Remettre le tango à la mode? Qu'il soit passé de mode ou pas, le projet franco-argentin Gotan Project n'en démord pas : ce genre musical mérite d'être exposé à un nouveau public, quitte à le maquiller avec des rythmes électroniques. Entrevue avec le leader du groupe, Philippe Cohen Solal.

Après avoir été invité par le Festival international de jazz de Montréal en 2003, son groupe, Gotan Project, est aujourd'hui au programme de Pop Montréal.

«C'est marrant, parce que notre musique est un peu inclassable -électronique, latine. On est invité par toutes sortes de festivals», réagit Philippe Cohen Solal. Inclassable, peut-être, mais pas hermétique pour autant: le premier album du groupe, La Revencha del Tango (2001, sur label Ya Basta), avait ce petit quelque chose d'accessible, racoleur et envoûtant qui a vite charmé les masses.

Sur scène, Gotan Project projetait néanmoins une image traditionnelle du tango, en dépit des jolis effets de projection sur écran diaphane et de la présence de synthétiseurs.

Le bandonéon, la petite section de cordes, très tango tout ça, mais avec ces breakbeats et séquences rythmiques house qui font le caractère du groupe. Sans compter le couple de danseurs, bien sûr.

«Sur scène, nous étions dix la dernière fois, nous sommes redevenus sept», dit Cohen Solal pour illustrer le changement du projet. «On a changé la formule en laissant tomber les cordes. Là, la particularité de Tango 3.0, c'est plus l'arrivée des cuivres, sur disque comme sur scène.»

Et c'est probablement l'élément le plus novateur que Gotan Project ait proposé à son tango depuis ses débuts, il y a dix ans. Remixer le tango, c'était joli, mais ça sentait la formule, une impression confirmée dès Lunatico (2006), le deuxième album.

À la première écoute, la pomme qu'est Tango 3.0 ne semble pas être tombée très loin de l'arbre. Il faut cependant s'attarder au travail d'arrangements plus qu'aux rythmiques modernes (et beaucoup plus house, cette fois, mais un house berçant) pour y voir une progression. Ces cuivres, justement. Des compositions qui illuminent comme les bonnes idées. La chanson Tango Square qui ouvre le disque, par exemple, est un clin d'oeil au Congo Square de La Nouvelle-Orléans, berceau du jazz.

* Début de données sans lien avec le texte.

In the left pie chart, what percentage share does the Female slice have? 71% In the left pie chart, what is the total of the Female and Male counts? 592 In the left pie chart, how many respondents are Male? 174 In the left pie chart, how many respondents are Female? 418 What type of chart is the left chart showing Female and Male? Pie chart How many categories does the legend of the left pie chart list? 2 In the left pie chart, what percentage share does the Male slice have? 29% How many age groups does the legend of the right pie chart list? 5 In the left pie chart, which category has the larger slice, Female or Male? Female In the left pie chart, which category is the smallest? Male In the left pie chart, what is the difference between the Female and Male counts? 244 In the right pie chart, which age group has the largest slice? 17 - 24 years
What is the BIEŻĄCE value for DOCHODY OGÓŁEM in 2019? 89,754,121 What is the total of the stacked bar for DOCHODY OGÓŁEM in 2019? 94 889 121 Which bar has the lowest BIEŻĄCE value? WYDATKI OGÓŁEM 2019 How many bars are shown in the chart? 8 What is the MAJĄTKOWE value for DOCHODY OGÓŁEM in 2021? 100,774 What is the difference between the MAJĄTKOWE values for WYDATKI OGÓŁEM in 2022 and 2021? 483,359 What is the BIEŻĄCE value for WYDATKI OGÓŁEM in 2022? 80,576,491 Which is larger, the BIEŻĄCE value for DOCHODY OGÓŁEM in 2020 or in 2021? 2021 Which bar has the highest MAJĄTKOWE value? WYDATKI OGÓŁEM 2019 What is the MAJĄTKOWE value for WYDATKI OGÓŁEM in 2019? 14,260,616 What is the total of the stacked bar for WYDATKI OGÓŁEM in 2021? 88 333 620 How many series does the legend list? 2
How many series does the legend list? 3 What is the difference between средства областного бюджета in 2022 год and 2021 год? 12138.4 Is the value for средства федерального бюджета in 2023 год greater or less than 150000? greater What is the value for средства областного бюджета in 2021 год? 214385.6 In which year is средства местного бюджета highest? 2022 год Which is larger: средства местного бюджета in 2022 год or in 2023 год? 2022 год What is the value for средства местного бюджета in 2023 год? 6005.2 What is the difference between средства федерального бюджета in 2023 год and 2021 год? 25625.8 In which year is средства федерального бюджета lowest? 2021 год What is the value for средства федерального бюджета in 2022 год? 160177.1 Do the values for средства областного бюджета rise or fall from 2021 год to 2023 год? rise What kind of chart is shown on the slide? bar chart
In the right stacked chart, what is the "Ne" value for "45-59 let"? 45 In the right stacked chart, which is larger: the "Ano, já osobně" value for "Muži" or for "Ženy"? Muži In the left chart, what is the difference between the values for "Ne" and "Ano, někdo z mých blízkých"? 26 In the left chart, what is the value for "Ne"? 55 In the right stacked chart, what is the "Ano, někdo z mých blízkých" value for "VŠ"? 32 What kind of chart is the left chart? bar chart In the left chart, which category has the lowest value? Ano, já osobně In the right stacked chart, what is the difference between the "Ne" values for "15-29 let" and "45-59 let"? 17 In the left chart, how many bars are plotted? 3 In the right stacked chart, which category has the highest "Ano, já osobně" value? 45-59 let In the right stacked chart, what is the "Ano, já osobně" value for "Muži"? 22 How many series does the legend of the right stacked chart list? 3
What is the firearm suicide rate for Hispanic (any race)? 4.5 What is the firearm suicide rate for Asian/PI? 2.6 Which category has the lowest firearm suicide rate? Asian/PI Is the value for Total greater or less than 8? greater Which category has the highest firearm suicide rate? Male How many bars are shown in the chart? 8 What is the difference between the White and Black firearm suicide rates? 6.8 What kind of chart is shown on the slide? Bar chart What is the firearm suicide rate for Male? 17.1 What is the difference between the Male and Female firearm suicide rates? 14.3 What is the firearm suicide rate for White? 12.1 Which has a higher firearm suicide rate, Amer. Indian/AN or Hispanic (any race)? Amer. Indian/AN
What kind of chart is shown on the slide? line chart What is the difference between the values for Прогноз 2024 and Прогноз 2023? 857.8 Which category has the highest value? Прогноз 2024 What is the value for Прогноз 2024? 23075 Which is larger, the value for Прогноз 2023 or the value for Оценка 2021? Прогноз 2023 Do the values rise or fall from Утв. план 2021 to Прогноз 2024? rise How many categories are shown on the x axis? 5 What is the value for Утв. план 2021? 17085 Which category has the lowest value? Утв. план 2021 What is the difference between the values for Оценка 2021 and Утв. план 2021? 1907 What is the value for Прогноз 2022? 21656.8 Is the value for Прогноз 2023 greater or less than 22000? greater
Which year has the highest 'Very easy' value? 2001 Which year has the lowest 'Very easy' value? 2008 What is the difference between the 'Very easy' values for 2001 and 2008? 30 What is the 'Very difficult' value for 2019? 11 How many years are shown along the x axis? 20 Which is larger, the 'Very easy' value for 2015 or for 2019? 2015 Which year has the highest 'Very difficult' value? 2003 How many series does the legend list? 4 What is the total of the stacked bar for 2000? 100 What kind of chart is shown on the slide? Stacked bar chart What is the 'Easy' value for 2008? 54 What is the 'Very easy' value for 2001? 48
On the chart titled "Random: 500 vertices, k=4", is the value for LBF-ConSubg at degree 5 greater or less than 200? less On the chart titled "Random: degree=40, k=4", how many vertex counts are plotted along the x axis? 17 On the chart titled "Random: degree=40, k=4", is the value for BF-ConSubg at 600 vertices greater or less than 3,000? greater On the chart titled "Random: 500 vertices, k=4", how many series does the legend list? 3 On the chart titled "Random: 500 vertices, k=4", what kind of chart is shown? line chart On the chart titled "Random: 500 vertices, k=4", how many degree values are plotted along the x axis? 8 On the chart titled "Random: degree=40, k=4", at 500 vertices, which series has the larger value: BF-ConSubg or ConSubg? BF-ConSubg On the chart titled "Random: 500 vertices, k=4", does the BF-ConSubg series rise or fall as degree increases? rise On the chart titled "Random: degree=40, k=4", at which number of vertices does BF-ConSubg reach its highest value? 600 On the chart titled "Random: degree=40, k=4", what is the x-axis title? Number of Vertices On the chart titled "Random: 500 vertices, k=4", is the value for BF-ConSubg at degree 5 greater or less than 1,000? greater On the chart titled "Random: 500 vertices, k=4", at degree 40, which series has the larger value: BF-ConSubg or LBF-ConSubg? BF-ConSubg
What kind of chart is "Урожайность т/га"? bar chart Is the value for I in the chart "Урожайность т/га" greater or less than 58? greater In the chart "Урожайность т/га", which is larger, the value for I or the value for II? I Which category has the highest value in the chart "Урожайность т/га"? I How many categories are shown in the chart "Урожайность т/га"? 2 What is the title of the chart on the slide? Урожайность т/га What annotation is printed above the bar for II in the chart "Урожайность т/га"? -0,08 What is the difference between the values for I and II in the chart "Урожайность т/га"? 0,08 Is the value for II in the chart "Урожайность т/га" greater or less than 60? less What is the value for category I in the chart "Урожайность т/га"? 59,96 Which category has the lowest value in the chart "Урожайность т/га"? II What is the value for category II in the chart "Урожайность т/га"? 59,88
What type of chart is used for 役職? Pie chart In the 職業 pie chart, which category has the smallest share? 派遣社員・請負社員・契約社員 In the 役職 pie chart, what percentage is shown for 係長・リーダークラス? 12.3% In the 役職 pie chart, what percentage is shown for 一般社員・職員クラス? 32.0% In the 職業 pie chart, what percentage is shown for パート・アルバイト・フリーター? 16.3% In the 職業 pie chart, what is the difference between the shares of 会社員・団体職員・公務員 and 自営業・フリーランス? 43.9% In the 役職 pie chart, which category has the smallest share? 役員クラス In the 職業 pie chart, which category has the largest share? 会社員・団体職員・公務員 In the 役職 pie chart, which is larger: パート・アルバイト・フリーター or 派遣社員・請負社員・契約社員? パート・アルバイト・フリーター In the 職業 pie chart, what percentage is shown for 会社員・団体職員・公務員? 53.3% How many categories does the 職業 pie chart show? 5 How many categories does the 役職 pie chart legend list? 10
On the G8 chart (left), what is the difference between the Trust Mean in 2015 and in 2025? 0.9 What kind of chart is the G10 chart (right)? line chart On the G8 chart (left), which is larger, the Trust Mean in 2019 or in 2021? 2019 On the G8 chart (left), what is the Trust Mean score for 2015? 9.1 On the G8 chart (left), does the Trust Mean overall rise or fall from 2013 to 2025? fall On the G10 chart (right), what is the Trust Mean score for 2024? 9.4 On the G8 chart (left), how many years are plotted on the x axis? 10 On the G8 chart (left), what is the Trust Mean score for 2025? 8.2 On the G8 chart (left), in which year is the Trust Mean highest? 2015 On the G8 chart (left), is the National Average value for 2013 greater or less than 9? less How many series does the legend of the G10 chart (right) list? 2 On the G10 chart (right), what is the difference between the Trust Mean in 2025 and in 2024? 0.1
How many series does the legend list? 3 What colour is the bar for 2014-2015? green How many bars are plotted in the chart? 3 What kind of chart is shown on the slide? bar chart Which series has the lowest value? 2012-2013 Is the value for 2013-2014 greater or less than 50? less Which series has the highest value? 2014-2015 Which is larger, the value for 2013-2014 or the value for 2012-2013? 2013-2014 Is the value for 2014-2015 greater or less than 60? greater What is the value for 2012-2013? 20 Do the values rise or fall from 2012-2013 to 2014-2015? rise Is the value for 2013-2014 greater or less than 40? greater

«Avant même de commencer l'album, en discutant avec les musiciens, on s'était dit que ce serait bien d'essayer les cuivres. Et Christophe (H.Mueller, avec qui Solal formait autrefois le duo house Boyz From Brazil) était aussi dans le coup. Eduardo (Makaroff, qui complète le noyau de Gotan Project), qui connaît bien l'histoire du tango, disait que des cuivres, il n'y en a pas eu beaucoup. Nous n'avions aucun référent, aucun disque de tango avec des cuivres à écouter, pour nous inspirer. Alors j'ai sorti des disques de jazz: Duke Ellington, Glenn Miller, même des trucs de la collection Ethiopiques, le jazz éthiopien. La traduction de ces langages jazz jusqu'au tango a été réussie par notre arrangeur de cordes.»

Et l'idée d'inviter Dr. John à jouer du piano sur Tango Square? «J'allais à La Nouvelle-Orléans pour enregistrer l'album de Féloche, un nouvel artiste sur Ya Basta, qui fait de la chanson française cajun. Dr. John était prévu pour un duo vocal sur son album, ce qui était déjà incroyable. Alors j'en ai profité pour lui demander s'il ne jouerait pas du piano sur Tango 3.0...»

«Mais je crois que tout ça contribue à l'évolution du tango, dit le musicien. Notre proposition était de marier cette musique à l'électronique. On a aussi été le catalyseur d'un mouvement en Argentine, l'électro-tango, constitué de jeunes musiciens qui suivent nos traces.

«Cela dit, l'électronique dans le tango, ça n'a pas d'importance: plusieurs musiciens font évoluer cette scène avec les instruments acoustiques qu'on connaît. Ce qui compte, c'est l'âme qu'on injecte dans le tango. La Revancha du titre de notre premier disque, c'était contre l'ignorance, ou les a priori, que les gens ont de cette musique, parfois considérée comme une musique de vieux... Je voulais plutôt prouver que c'est une musique cool et accessible. D'une certaine façon, je crois qu'on a réussi.»

Gotan Project, au Métropolis le 29 septembre.